Taran Saini edited comment on SPARK-24156 at 8/27/21, 6:05 AM:
---------------------------------------------------------------

[~kabhwan] We have a Kafka broker from where we are continuously reading via spark structured stream on which we perform some aggregations before writing it out to a file sink in APPEND mode(s3).

Watermarking is used here to accommodate for late events (15 minutes/tried with lesser values as well)
{code:java}
.withWatermark("localTimeStamp", config.getString("spark.watermarkInterval"))
{code}
The groupBy clause is used to define batch and sliding interval(15 minutes in our case) 
{code:java}
.groupBy(window($"localTimeStamp", batchInterval, config.getString("spark.slideInterval")),..,..)
{code}
Post aggregation(s), here's the snippet to write stream results to file sink : 
{code:java}
.repartition(1)
.writeStream
.partitionBy("date", "hour", "windowMinute")
.format("parquet")
.option("checkpointLocation", config.getString("spark.checkpointLocation"))
.trigger(Trigger.ProcessingTime(config.getString("spark.triggerInterval")))
.outputMode("append")
.option("path", s"${s3SinkLocation}/parquet/")
.start()
{code}
Here are the issues which we observe : 
 1. The stream doesn't write output to sink unless there is new data so basically, if no events are being fired in current window, the previous one doesn't get flushed out
 2. Even with continuous inflow of events, there is no consistency in partitioned output directories getting created every trigger interval i.e 15 mins, it works many times but not always.
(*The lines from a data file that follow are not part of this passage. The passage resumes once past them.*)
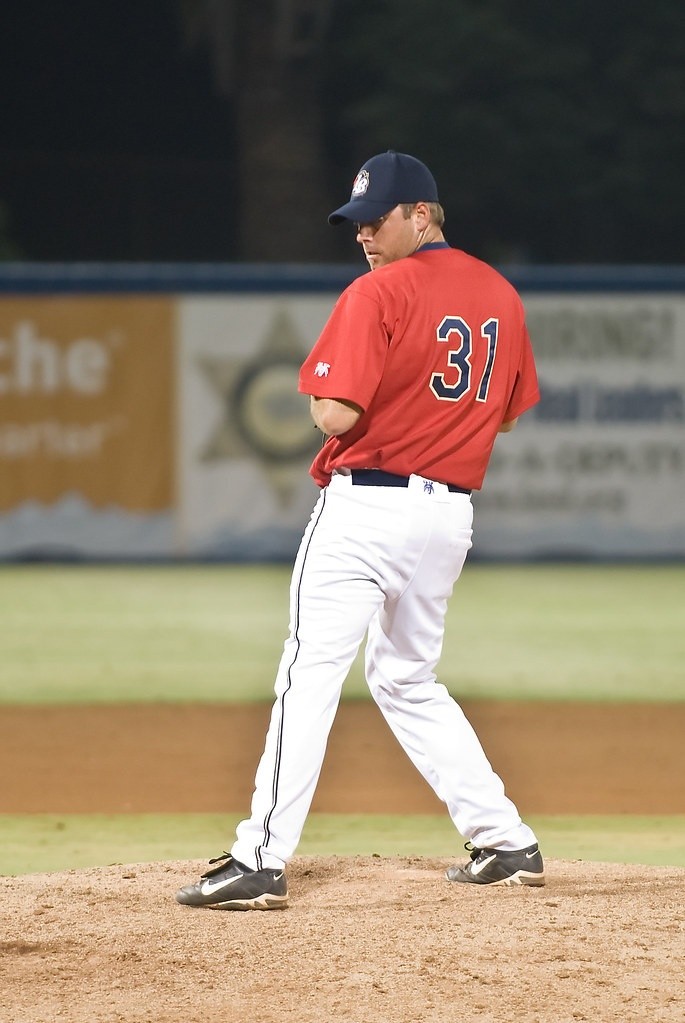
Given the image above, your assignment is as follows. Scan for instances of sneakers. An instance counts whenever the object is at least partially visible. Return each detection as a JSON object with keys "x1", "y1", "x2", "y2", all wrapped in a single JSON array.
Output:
[
  {"x1": 444, "y1": 841, "x2": 546, "y2": 887},
  {"x1": 173, "y1": 850, "x2": 288, "y2": 910}
]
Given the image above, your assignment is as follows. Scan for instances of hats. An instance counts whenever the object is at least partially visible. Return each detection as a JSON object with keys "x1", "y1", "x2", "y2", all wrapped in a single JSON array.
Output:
[{"x1": 328, "y1": 150, "x2": 441, "y2": 224}]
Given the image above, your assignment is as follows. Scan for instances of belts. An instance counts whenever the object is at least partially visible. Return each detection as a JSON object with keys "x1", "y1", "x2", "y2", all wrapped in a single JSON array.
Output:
[{"x1": 348, "y1": 469, "x2": 472, "y2": 497}]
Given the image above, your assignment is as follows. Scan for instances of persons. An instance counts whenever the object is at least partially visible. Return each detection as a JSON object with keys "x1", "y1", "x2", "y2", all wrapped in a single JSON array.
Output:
[{"x1": 174, "y1": 148, "x2": 547, "y2": 910}]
We did try setting `.option("parquet.block.size", 1024)` thinking it might flush events every window if the size if greater than 1024 bytes but that is also not producing desired results.

To summarise, `watermarking + append mode + file sink` is not working as expected(as it should per spark documentation). We are using Spark 3.0.x


was (Author: taransaini43):
[~kabhwan] We have a Kafka broker from where we are continuously reading via spark structured stream on which we perform some aggregations before writing it out to a file sink in APPEND mode(s3).

Watermarking is used here to accommodate for late events (15 minutes/tried with lesser values as well)
{code:java}
.withWatermark("localTimeStamp", config.getString("spark.watermarkInterval"))
{code}

The groupBy clause is used to define batch and sliding interval(15 minutes in our case) 
{code:java}
.groupBy(window($"localTimeStamp", batchInterval, config.getString("spark.slideInterval")),..,..)
{code}

Post aggregation(s), here's the snippet to write stream results to file sink : 
{code:java}
.repartition(1)
.writeStream
.partitionBy("date", "hour", "windowMinute")
.format("parquet")
.option("checkpointLocation", config.getString("spark.checkpointLocation"))
.trigger(Trigger.ProcessingTime(config.getString("spark.triggerInterval")))
.outputMode("append")
.option("path", s"${s3SinkLocation}/parquet/")
.start()
{code}


Here are the issues which we observe : 
1. The stream doesn't write output to sink unless there is new data so basically, if no events are being fired in current window, the previous one doesn't get flushed out
2. Even with continuous inflow of events, there is no consistency in partitioned output directories getting created every window i.e 15 mins, it works many times but not always. We did try setting `.option("parquet.block.size", 1024)` thinking it might flush events every window if the size if greater than 1024 bytes but that is also not producing desired results.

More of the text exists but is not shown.